Tigers ruled over a vast swathe of the Earth, from Turkey to Indonesia, for a million years. Three of the tiger’s eight subspecies have become extinct since the 1940s and the rest are endangered.

Overhunting and the loss of its habitat have both done much to reduce it to this state. But the most immediate threat to its survival now comes from poaching.

Over the past 1,000 years almost every part of the tiger has been used in traditional Chinese medicine; now just its bones are used -- to treat rheumatism -- but this is sufficient to fuel a large illegal trade.

NO MEDICINAL PLANTS

The Chinese ‘happy tree’, which produces a chemical used to treat cancer, is in a sorry condition: less than 4,000 survive in the wild.

The devil’s claw, a southern African medicinal plant -- used in drugs to treat arteriosclerosis, diabetes, hepatitis and other complaints -- is under pressure from overharvesting.

And the European herb, spring Adonis used in homeopathy and folk medicine, is also under threat.

Around 80 per cent of the estimated 1,000 medicinal plants in the Himalayan region of Lahaul-Spiti have been severely depleted over the last decade to meet the increasing demands of the international medical and perfume industries.

Some 20,000 to 30,000 tonnes of European medicinal plants are gathered from the wild each year, and some 150 species are threatened as a result.

NO BIRDS

Millions of wild birds are caught and traded internationally every year, mainly to be sold as pets. Finches and parrots are the most popular, but, in all a quarter of the world’s known bird species have been recorded in the trade over the past two decades.

Hundreds of thousands die after capture; hundreds of thousands more perish in transit.

Most of the trade is legal, but there is also a large illegal one, often in endangered species, such as salmon-crested cockatoos, Bali starlings, and red siskins; 250,000 birds are estimated to be smuggled into the United States alone every year.

Many, including the hyacinth macaw and the red-and-blue-lory, are endangered as a result, and the trade has helped to wipe out the last wild population of Spix macaws.

NO SHARKS

Populations of basking sharks -- the world’s second largest sea fish - – have crashed all over the world.
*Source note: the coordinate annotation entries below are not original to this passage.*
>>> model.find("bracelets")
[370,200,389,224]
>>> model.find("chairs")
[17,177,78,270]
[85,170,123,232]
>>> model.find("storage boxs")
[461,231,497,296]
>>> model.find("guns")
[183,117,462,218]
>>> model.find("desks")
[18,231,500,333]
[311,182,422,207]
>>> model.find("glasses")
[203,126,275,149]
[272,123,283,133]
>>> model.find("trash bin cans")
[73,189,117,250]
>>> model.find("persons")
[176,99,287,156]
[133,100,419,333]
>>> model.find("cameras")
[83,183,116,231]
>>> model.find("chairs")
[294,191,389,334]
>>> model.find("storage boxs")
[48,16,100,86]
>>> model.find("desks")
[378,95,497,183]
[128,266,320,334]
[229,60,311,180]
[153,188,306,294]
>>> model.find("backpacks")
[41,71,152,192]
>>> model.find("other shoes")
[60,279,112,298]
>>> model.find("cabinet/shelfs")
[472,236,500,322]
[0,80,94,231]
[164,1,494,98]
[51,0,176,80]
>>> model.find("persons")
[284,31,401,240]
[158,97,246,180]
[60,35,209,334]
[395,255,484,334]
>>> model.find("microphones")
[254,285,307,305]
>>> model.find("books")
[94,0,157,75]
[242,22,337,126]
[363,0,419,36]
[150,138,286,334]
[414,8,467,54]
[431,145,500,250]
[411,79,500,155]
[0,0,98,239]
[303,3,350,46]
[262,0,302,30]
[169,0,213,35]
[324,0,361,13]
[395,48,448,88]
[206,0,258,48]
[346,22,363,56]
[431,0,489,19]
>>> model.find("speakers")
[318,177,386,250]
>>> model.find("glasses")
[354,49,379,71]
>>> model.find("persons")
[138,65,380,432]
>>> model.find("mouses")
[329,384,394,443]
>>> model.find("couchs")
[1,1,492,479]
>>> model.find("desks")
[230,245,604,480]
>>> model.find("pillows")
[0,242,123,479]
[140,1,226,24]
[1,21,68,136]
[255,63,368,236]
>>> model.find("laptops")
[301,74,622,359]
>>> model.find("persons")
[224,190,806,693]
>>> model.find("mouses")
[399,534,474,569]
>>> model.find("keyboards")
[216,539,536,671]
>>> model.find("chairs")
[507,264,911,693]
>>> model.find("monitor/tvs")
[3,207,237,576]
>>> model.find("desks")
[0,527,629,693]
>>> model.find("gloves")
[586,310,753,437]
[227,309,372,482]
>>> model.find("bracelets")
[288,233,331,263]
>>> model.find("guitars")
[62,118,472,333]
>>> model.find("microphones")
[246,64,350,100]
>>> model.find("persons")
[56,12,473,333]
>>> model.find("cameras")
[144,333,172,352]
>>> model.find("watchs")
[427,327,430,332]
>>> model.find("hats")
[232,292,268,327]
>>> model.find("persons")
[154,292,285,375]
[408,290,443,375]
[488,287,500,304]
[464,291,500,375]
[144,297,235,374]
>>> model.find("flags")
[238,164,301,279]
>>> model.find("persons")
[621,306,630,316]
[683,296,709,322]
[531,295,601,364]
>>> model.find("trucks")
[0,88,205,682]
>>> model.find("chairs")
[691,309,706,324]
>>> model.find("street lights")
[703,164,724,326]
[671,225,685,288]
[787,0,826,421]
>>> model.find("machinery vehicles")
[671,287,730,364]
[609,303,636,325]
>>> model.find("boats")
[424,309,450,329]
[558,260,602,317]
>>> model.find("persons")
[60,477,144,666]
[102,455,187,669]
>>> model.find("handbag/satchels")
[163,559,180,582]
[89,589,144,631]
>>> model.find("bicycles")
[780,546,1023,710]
Their giant fins, which grow up to 2 metres tall, are in great demand for shark’s fin soup; a single large fin sold for 15,000 dollars last year.

Sturgeon -- which produce caviar -- are also endangered; trade in products from two species of the 250 million year old fish is banned, and it is controlled for the other 25.

And collectors may put in peril even the coelacanth, the 400 million year old “living fossil”, whose discovery, after long being thought extinct, caused international celebration.

Just a reminder: the world now celebrates the International Year of Biodiversity under the slogan “variety of life”. In view of all the above, the term “celebrate” might be no longer adequate.